Q: What do you see with 2.5D and the use of silicon interposers?
A: 2.5D is interesting for RF+Analog+Digital (Silicon Interposer). How to validate and verify this is another big challenge on the testing side. Companies are trying to drive down the average cost per function. Physical verification and LVS for 2.5D and the design flow is in place today.

Q: For FinFET technology is there anything new required in Calibre?
A: Not really because the architecture was defined to allow device patterns to identify any type of device, even FinFET.

Q: Do 3D transistors like FinFET have any unique design challenges?
A: Yes, the 3D construction requires more accurate extraction to create netlists for SPICE, so you have to use a fast 3D field solver on FinFETs.

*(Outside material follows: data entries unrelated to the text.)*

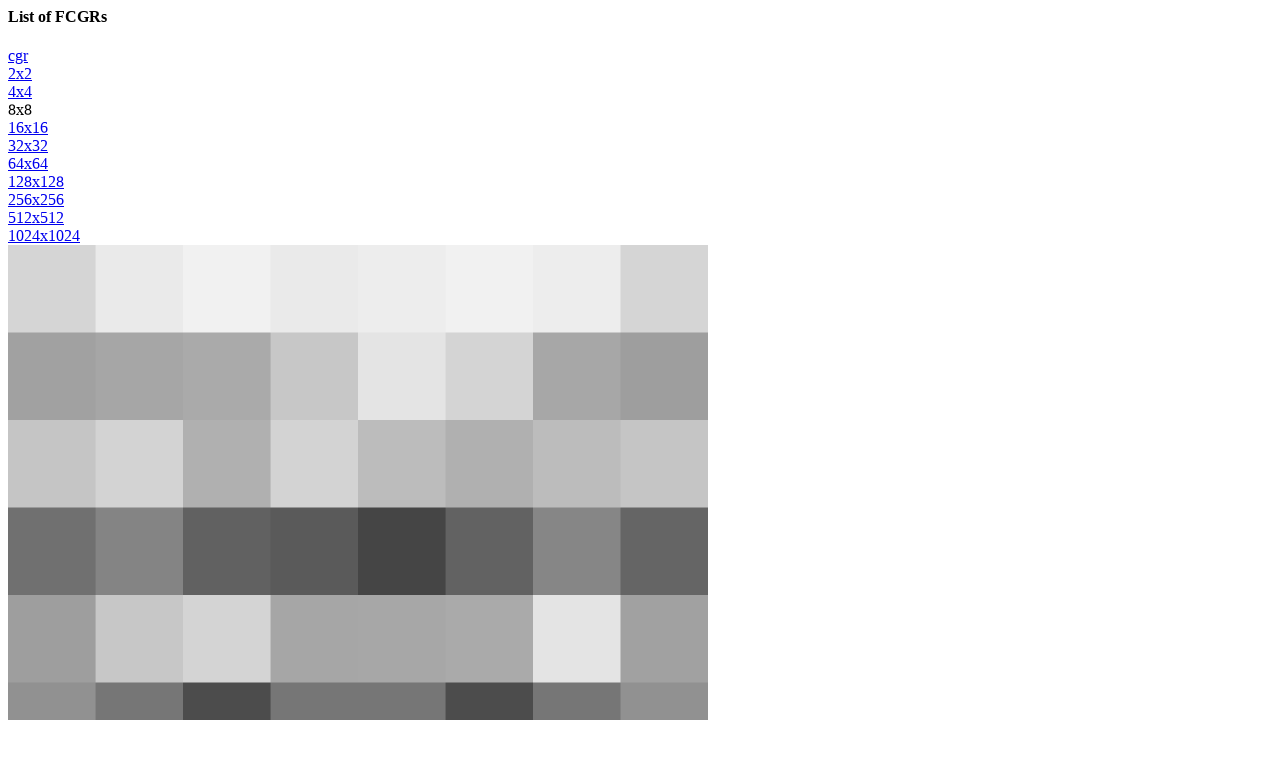

--- FILE ---
content_type: text/html; charset=utf-8
request_url: https://www.diark.org/diark/help_popup?for_window=true&genome_file_id=2357&topic=cgr/
body_size: 2266
content:


<div id="cgrs">
  <div id="cgr_list">
    <h4>List of FCGRs</h4>
    
    
        <a href="#" onclick="new Ajax.Updater('cgrs', '/diark/change_cgr?cgr_id=0&amp;genome_file_id=2357', {asynchronous:true, evalScripts:true}); return false;"><div id="cgr_cgr">cgr</div></a>
    
    
    
        <a href="#" onclick="new Ajax.Updater('cgrs', '/diark/change_cgr?cgr_id=1&amp;genome_file_id=2357', {asynchronous:true, evalScripts:true}); return false;"><div id="cgr_2x2">2x2</div></a>
    
    
    
        <a href="#" onclick="new Ajax.Updater('cgrs', '/diark/change_cgr?cgr_id=2&amp;genome_file_id=2357', {asynchronous:true, evalScripts:true}); return false;"><div id="cgr_4x4">4x4</div></a>
    
    
    
      <div id="cgr_8x8" class="cgr_selected">8x8</div>
    
    
    
        <a href="#" onclick="new Ajax.Updater('cgrs', '/diark/change_cgr?cgr_id=4&amp;genome_file_id=2357', {asynchronous:true, evalScripts:true}); return false;"><div id="cgr_16x16">16x16</div></a>
    
    
    
        <a href="#" onclick="new Ajax.Updater('cgrs', '/diark/change_cgr?cgr_id=5&amp;genome_file_id=2357', {asynchronous:true, evalScripts:true}); return false;"><div id="cgr_32x32">32x32</div></a>
    
    
    
        <a href="#" onclick="new Ajax.Updater('cgrs', '/diark/change_cgr?cgr_id=6&amp;genome_file_id=2357', {asynchronous:true, evalScripts:true}); return false;"><div id="cgr_64x64">64x64</div></a>
    
    
    
        <a href="#" onclick="new Ajax.Updater('cgrs', '/diark/change_cgr?cgr_id=7&amp;genome_file_id=2357', {asynchronous:true, evalScripts:true}); return false;"><div id="cgr_128x128">128x128</div></a>
    
    
    
        <a href="#" onclick="new Ajax.Updater('cgrs', '/diark/change_cgr?cgr_id=8&amp;genome_file_id=2357', {asynchronous:true, evalScripts:true}); return false;"><div id="cgr_256x256">256x256</div></a>
    
    
    
        <a href="#" onclick="new Ajax.Updater('cgrs', '/diark/change_cgr?cgr_id=9&amp;genome_file_id=2357', {asynchronous:true, evalScripts:true}); return false;"><div id="cgr_512x512">512x512</div></a>
    
    
    
        <a href="#" onclick="new Ajax.Updater('cgrs', '/diark/change_cgr?cgr_id=10&amp;genome_file_id=2357', {asynchronous:true, evalScripts:true}); return false;"><div id="cgr_1024x1024">1024x1024</div></a>
    
    
  </div>
  <div id="cgr_img"><img width="700" height="700"  src="/diark/send_image_outside_public/2357_3" /></div>
</div>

Q: How do test and design work with 3D packaging?
A: We’re combining test with Calibre and building up the basics of Known Good Die (KGD). With 3D stacks it costs to much to throw away a bad die. We’ve extend the fault models to more than just cell pin stuck-at, including cell internal stuck-at, improving coverage. For the automotive market having a lower Defect Per Million (DPM) is a big deal. On a large die lowering defects to under 500 DPM is an important goal. 3D parts need to be tested in a better way using techniques like BIST for logic and memory. We believe that using test to tie in with yield learning and DFM has a benefit. There is lots of hidden data in the individual fail logs, so if you collect that data and statistically determine what is failing inside each part after diagnostics then it can be used for analyzing low yields. Our goal is cell aware Known Good Die, that is the ability to define fault models within the cells, not jast at the boundaries. With this apprach we can even improve the economics of old nodes like 90nm to help find and improve yield issues for companies.

Q: Where are your Calibre products developed?
A: Our development is mostly domestic in Wilsonville and San Jose. Through various acquisitions and growth we also have developers in Taiwan, Armenia (Ponte – Critical Area Analysis), Egypt, Grenoble, Moscow, Poland and Hamburg.

Q: Earlier in the year Carl Icahn managed to get three new board members elected at Mentor. How has that affected your division?
A: There’s been no real impact on how the D2S division is run. We are all trying to maximize our development and sales efficiency.

Q: What are your interests outside of work?
A: I have a love of photography, both for candid family photos and landscape photography. I do editing in Photoshop and have an Epson 4800 printer with pigment based inks to create my own prints. I like to shoot with either a Canon DSLR or a Panasonic GF1.


We also have an 8 year-old son that is being raised to speak in English, Italian and Mandarin Chinese.